### TASK STATEMENT
Can you return, unchanged, the lines from the one that contains "Among the group" to the last line, with the pictures left out?

### GIVEN DATA
◆ ◆ ◆ ◆ ◆

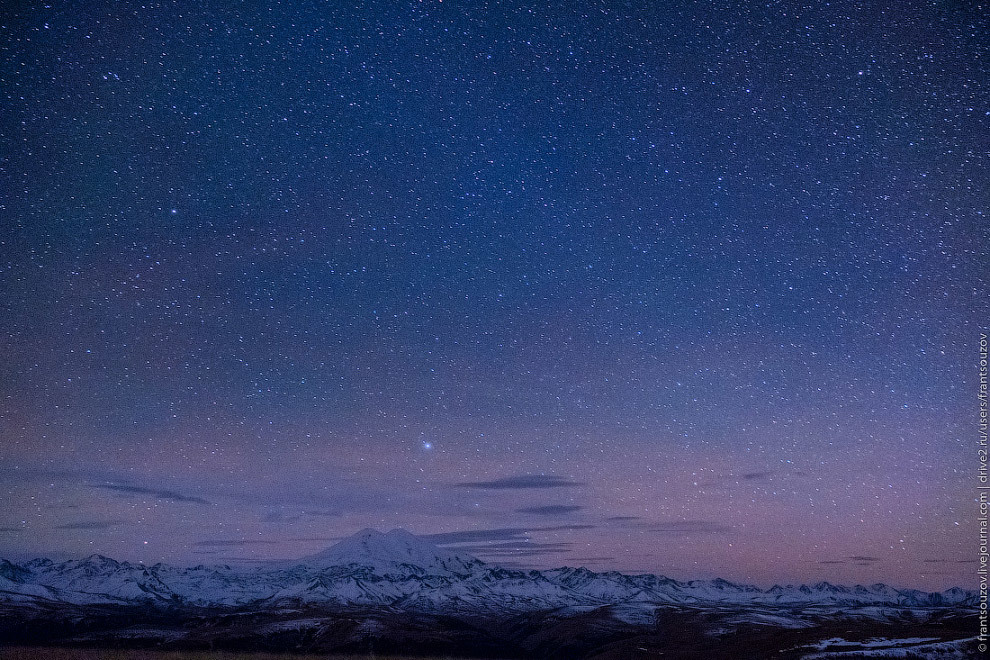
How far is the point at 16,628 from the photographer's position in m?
92.0

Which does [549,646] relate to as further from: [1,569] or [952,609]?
[1,569]

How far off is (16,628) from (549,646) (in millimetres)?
68999

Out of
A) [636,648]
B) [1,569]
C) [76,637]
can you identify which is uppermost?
[636,648]

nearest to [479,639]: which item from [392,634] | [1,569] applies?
[392,634]

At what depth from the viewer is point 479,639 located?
88.0m

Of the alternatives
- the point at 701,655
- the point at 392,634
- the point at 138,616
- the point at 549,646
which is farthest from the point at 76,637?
the point at 701,655

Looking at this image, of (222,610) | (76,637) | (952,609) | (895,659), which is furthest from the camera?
(222,610)

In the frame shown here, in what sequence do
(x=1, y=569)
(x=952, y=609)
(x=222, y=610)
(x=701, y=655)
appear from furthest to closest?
(x=1, y=569)
(x=222, y=610)
(x=952, y=609)
(x=701, y=655)

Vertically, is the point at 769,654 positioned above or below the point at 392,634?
above

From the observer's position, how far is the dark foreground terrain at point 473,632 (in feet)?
176

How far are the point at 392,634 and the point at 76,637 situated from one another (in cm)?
3527

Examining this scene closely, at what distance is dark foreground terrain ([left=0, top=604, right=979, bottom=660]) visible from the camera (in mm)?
53656

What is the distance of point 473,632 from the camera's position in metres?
96.0

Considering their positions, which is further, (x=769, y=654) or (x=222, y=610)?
(x=222, y=610)
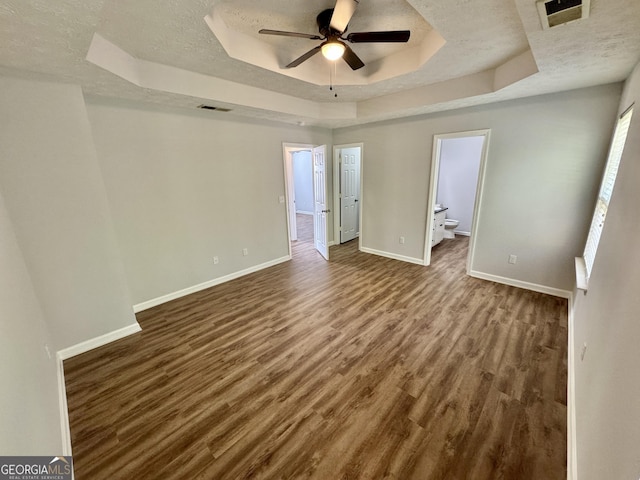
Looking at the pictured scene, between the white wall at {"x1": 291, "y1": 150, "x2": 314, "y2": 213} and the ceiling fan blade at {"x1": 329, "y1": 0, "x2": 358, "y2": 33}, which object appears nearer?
the ceiling fan blade at {"x1": 329, "y1": 0, "x2": 358, "y2": 33}

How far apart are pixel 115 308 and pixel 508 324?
165 inches

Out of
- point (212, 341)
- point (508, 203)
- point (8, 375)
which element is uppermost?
point (508, 203)

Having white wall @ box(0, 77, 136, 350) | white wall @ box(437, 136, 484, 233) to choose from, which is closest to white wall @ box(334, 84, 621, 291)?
white wall @ box(437, 136, 484, 233)

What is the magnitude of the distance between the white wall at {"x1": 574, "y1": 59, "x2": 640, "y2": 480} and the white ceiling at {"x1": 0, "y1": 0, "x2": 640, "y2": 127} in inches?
26.3

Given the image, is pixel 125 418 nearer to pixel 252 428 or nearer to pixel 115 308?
pixel 252 428

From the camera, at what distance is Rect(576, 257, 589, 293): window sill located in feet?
7.29

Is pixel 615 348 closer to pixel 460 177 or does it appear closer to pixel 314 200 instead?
pixel 314 200

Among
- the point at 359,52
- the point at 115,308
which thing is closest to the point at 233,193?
the point at 115,308

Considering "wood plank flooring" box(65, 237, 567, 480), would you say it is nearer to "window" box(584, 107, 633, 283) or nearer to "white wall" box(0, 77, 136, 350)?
"white wall" box(0, 77, 136, 350)

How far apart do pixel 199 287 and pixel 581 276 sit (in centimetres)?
442

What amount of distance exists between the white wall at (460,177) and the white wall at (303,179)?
13.1 ft

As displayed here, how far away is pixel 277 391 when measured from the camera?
1.97 metres

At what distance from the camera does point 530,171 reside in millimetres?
3186

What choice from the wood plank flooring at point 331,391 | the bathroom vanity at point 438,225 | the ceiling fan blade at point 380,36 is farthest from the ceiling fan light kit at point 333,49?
the bathroom vanity at point 438,225
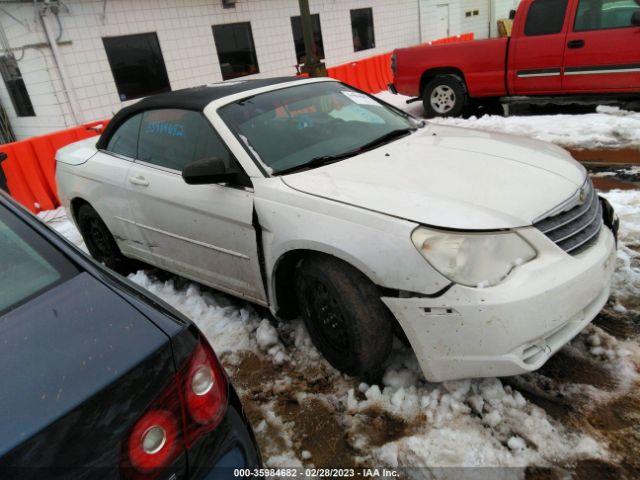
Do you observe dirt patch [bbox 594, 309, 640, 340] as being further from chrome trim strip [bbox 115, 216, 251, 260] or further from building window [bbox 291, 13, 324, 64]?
building window [bbox 291, 13, 324, 64]

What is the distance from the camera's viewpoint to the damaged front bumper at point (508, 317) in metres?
2.05

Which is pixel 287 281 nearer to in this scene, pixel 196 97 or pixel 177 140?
pixel 177 140

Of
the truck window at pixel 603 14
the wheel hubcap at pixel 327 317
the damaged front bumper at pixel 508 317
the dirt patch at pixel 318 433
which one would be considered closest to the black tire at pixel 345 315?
the wheel hubcap at pixel 327 317

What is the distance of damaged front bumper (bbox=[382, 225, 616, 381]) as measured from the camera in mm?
2053

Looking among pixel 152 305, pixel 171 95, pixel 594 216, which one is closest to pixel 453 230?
pixel 594 216

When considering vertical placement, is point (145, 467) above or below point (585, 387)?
above

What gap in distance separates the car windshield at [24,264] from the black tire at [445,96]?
7.92 meters

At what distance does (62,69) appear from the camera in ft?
30.8

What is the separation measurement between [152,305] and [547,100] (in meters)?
7.78

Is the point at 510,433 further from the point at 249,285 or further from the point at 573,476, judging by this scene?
the point at 249,285

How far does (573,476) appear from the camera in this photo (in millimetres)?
1989

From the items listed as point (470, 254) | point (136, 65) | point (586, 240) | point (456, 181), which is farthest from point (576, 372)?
point (136, 65)

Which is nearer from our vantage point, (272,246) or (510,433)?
(510,433)

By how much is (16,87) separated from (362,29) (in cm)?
1036
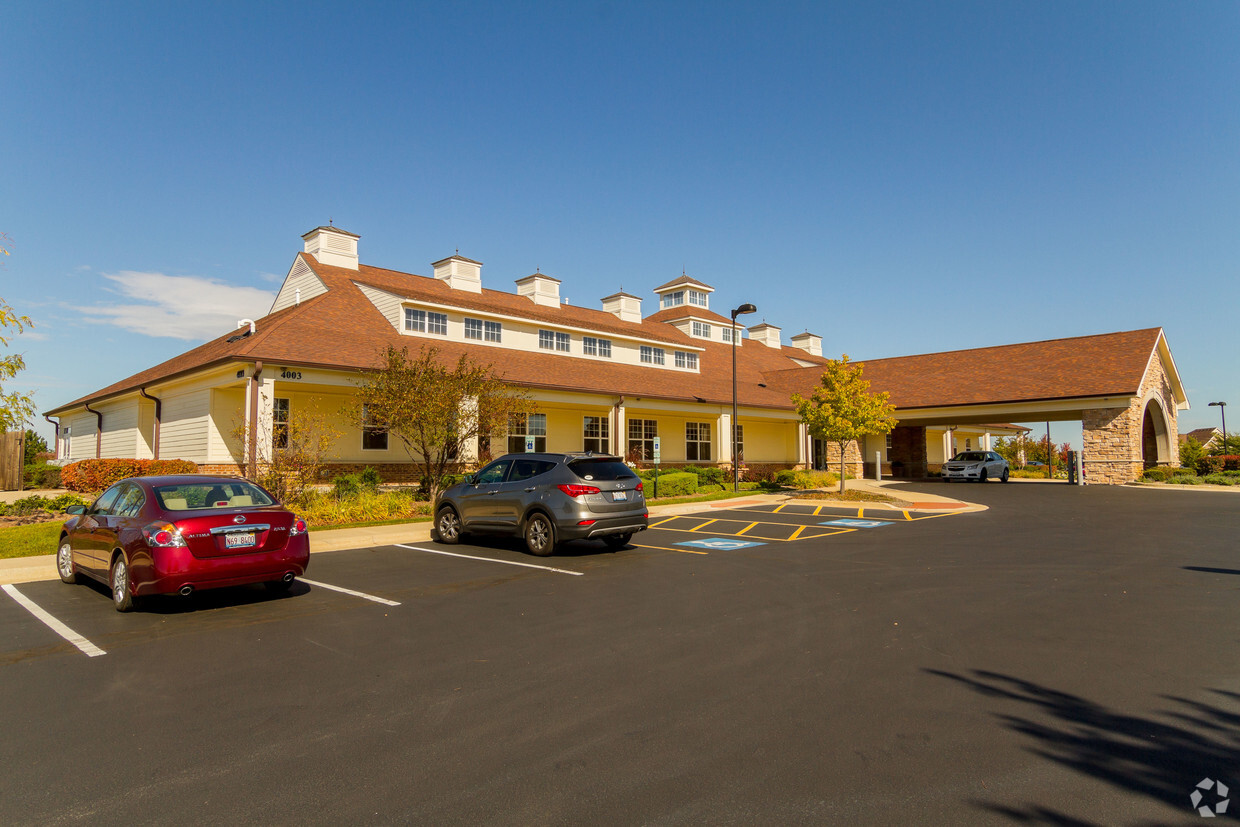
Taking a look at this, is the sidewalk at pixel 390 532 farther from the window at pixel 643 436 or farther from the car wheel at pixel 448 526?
the window at pixel 643 436

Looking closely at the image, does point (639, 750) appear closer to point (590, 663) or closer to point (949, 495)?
point (590, 663)

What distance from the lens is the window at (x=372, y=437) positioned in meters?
21.2

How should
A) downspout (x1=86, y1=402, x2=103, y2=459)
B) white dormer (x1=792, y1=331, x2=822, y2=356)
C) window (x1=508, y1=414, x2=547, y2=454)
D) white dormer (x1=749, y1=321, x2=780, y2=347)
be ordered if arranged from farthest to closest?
1. white dormer (x1=792, y1=331, x2=822, y2=356)
2. white dormer (x1=749, y1=321, x2=780, y2=347)
3. downspout (x1=86, y1=402, x2=103, y2=459)
4. window (x1=508, y1=414, x2=547, y2=454)

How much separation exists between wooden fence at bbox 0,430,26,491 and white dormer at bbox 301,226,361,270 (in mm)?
12435

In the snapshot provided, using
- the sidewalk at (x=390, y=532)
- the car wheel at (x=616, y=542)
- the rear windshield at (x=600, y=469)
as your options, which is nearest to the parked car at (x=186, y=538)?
the sidewalk at (x=390, y=532)

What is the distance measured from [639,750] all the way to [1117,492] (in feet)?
89.8

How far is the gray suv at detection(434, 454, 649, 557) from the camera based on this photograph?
38.1 ft

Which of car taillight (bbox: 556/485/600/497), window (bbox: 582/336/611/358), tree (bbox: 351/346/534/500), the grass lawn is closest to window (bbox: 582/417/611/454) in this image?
window (bbox: 582/336/611/358)

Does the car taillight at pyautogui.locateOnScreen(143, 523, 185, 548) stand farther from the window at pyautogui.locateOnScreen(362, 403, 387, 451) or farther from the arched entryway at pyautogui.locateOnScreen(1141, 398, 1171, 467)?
the arched entryway at pyautogui.locateOnScreen(1141, 398, 1171, 467)

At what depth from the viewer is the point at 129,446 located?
26781 mm

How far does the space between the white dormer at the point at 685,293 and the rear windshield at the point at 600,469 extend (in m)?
30.5

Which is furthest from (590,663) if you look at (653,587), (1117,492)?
(1117,492)

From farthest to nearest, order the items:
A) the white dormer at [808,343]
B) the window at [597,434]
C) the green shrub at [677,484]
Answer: the white dormer at [808,343]
the window at [597,434]
the green shrub at [677,484]

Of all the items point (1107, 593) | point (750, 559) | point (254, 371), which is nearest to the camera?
point (1107, 593)
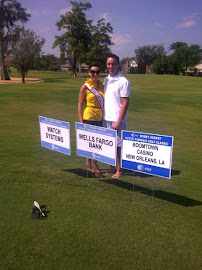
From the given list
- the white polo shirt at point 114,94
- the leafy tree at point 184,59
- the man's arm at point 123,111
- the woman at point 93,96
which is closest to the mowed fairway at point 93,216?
the woman at point 93,96

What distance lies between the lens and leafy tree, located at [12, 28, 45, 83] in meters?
35.0

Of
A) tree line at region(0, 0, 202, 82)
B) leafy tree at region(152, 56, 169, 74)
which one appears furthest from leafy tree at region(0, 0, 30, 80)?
leafy tree at region(152, 56, 169, 74)

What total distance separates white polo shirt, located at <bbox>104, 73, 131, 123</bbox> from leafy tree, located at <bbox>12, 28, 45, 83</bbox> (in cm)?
3269

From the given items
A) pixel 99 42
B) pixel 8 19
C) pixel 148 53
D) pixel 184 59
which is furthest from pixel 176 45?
pixel 8 19

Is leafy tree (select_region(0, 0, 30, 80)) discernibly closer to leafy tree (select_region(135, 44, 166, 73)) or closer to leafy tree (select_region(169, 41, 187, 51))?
leafy tree (select_region(135, 44, 166, 73))

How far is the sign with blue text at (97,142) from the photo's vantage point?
4.22m

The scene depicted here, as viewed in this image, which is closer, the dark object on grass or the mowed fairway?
the mowed fairway

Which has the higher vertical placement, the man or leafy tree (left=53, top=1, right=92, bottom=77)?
leafy tree (left=53, top=1, right=92, bottom=77)

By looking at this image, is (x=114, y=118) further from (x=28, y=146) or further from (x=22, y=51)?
(x=22, y=51)

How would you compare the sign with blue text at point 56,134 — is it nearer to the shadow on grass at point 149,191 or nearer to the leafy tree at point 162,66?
the shadow on grass at point 149,191

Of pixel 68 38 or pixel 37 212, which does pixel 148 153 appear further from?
pixel 68 38

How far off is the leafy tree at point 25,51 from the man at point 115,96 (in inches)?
1287

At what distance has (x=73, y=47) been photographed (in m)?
60.8

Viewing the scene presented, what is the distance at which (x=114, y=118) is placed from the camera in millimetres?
4551
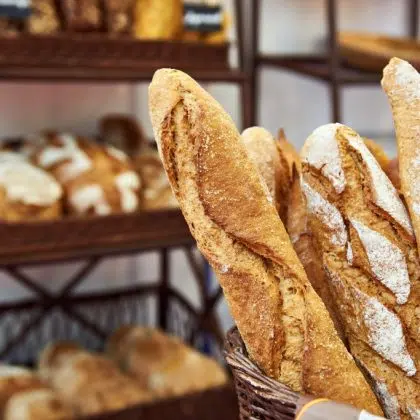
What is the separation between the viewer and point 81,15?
1626mm

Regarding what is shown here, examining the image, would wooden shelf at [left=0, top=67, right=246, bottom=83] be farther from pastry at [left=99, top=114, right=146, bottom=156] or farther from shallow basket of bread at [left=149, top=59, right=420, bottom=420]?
shallow basket of bread at [left=149, top=59, right=420, bottom=420]

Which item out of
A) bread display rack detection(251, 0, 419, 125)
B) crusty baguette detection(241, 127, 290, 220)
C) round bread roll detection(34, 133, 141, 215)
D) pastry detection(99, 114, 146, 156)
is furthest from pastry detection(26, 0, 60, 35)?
crusty baguette detection(241, 127, 290, 220)

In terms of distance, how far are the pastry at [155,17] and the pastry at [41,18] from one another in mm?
218

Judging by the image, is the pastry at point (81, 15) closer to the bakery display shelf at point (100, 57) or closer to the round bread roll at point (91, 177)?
the bakery display shelf at point (100, 57)

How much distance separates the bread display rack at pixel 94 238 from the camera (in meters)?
1.57

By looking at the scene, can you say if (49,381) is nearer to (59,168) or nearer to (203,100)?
(59,168)

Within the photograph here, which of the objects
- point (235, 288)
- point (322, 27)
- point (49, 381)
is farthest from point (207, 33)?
point (235, 288)

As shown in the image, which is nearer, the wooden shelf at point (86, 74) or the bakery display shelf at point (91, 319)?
the wooden shelf at point (86, 74)

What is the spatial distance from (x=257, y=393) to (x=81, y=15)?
1.25 meters

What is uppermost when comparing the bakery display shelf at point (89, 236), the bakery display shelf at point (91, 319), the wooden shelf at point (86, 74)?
the wooden shelf at point (86, 74)

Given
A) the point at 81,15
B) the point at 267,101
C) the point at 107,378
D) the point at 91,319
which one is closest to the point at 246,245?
the point at 81,15

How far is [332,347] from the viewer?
2.06 ft

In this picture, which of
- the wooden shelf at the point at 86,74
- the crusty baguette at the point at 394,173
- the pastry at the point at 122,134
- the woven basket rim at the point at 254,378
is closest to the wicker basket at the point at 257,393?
the woven basket rim at the point at 254,378

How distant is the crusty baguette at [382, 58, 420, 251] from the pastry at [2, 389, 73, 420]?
4.10 feet
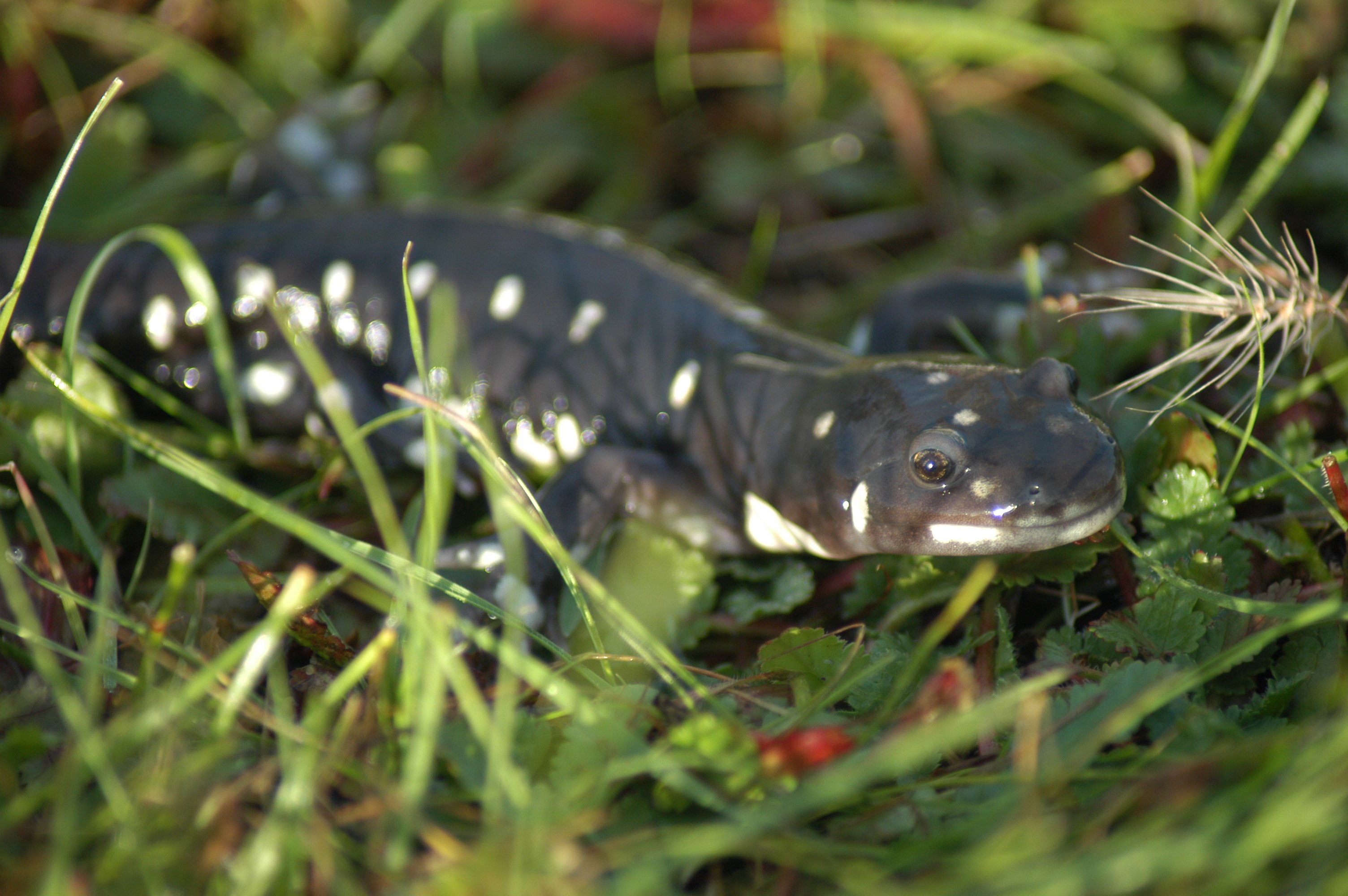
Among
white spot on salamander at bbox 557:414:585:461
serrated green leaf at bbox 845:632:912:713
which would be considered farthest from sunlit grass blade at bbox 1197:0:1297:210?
white spot on salamander at bbox 557:414:585:461

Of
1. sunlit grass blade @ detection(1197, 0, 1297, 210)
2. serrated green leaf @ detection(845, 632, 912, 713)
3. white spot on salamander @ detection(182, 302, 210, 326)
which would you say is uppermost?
sunlit grass blade @ detection(1197, 0, 1297, 210)

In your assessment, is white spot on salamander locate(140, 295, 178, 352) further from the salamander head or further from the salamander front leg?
the salamander head

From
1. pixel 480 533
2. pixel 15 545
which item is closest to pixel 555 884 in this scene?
pixel 480 533

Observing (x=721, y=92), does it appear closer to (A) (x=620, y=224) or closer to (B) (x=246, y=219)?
(A) (x=620, y=224)

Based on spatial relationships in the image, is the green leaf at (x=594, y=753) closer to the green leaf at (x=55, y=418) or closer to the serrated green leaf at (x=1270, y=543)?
the serrated green leaf at (x=1270, y=543)

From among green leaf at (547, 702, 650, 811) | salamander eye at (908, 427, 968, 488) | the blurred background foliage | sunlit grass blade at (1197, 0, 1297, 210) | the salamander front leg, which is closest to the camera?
green leaf at (547, 702, 650, 811)

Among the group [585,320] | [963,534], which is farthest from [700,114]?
[963,534]

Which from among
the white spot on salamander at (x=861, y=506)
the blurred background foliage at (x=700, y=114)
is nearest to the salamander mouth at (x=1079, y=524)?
the white spot on salamander at (x=861, y=506)
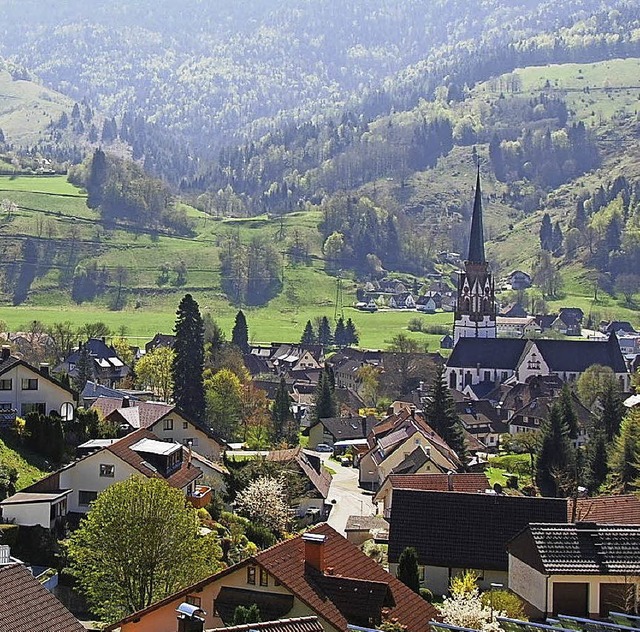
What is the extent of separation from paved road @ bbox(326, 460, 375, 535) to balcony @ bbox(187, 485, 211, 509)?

◆ ◆ ◆ ◆ ◆

### ANSWER
Among the group [585,320] | [963,534], which is farthest from [700,114]?
[963,534]

Which from among
the white spot on salamander at (x=861, y=506)
the blurred background foliage at (x=700, y=114)
is nearest to the salamander mouth at (x=1079, y=524)?
the white spot on salamander at (x=861, y=506)
What is the extent of separation from paved road @ bbox(326, 460, 375, 535) to balcony @ bbox(187, 485, 211, 509)?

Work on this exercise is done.